* Start Supplied passage *

On Jun 9, 2011, at 6:31 PM, Alexander Turner wrote:

> Charles,
> 
> I am not sure if the spec says which is correct. However, your
> assertion that the more specific match should be chosen seems correct
> to me. There is no benefit of the new error over the old behaviour
> which I can see.
> 
> Given a grey area such as this, changing the behaviour of a language
> in a breaking fashion (as would appear to be the case here) is
> definitely bad practice. We hit many such issues developing the
> COBOL->JVM compiler.
> 
> I personally would raise this a bug based on the fact it is a breaking
> change to the existing Java code base. Unless the release notes on the
> 144 version state that this breaking change is there - then there is a
> bug against the code or the notes.

* End Supplied passage *
* Start Data listing *

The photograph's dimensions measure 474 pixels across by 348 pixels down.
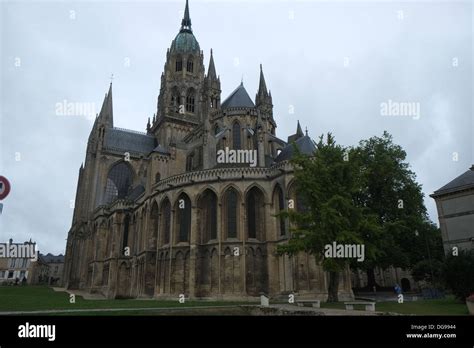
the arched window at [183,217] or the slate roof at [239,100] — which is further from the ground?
the slate roof at [239,100]

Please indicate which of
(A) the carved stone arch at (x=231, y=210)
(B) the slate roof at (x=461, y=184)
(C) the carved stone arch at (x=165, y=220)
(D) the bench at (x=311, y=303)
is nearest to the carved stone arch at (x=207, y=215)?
(A) the carved stone arch at (x=231, y=210)

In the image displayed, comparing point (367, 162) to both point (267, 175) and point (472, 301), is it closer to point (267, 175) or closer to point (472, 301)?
point (267, 175)

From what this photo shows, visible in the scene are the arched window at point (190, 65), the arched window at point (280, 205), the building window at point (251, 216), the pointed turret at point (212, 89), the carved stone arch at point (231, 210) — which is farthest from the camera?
the arched window at point (190, 65)

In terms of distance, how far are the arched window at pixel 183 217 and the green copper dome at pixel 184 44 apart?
37.5 m

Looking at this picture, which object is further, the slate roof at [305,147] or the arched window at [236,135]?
the arched window at [236,135]

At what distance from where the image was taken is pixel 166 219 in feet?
109

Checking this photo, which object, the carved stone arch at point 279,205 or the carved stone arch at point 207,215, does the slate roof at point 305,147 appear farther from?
the carved stone arch at point 207,215

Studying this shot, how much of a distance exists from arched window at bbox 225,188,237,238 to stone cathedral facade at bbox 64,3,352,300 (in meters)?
0.09

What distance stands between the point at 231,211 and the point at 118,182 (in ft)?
87.5

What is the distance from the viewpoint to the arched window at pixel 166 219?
32.6 metres

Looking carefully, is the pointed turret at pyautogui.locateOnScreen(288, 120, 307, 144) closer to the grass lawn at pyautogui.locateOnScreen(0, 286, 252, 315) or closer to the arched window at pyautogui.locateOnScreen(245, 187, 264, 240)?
the arched window at pyautogui.locateOnScreen(245, 187, 264, 240)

* End Data listing *

Required task 1
Translate this sentence from the quoted email into Spanish: "There is no benefit of the new error over the old behaviour which I can see."
Required task 2
Please list every programming language or virtual machine named in the quoted email.
Required task 3
According to the quoted email, what were the writer and colleagues developing when they hit many similar issues?
Base your answers only on the quoted email.

Complete output 1
No veo ningún beneficio del nuevo error frente al comportamiento anterior.

Complete output 2
COBOL, JVM, Java

Complete output 3
A COBOL->JVM compiler.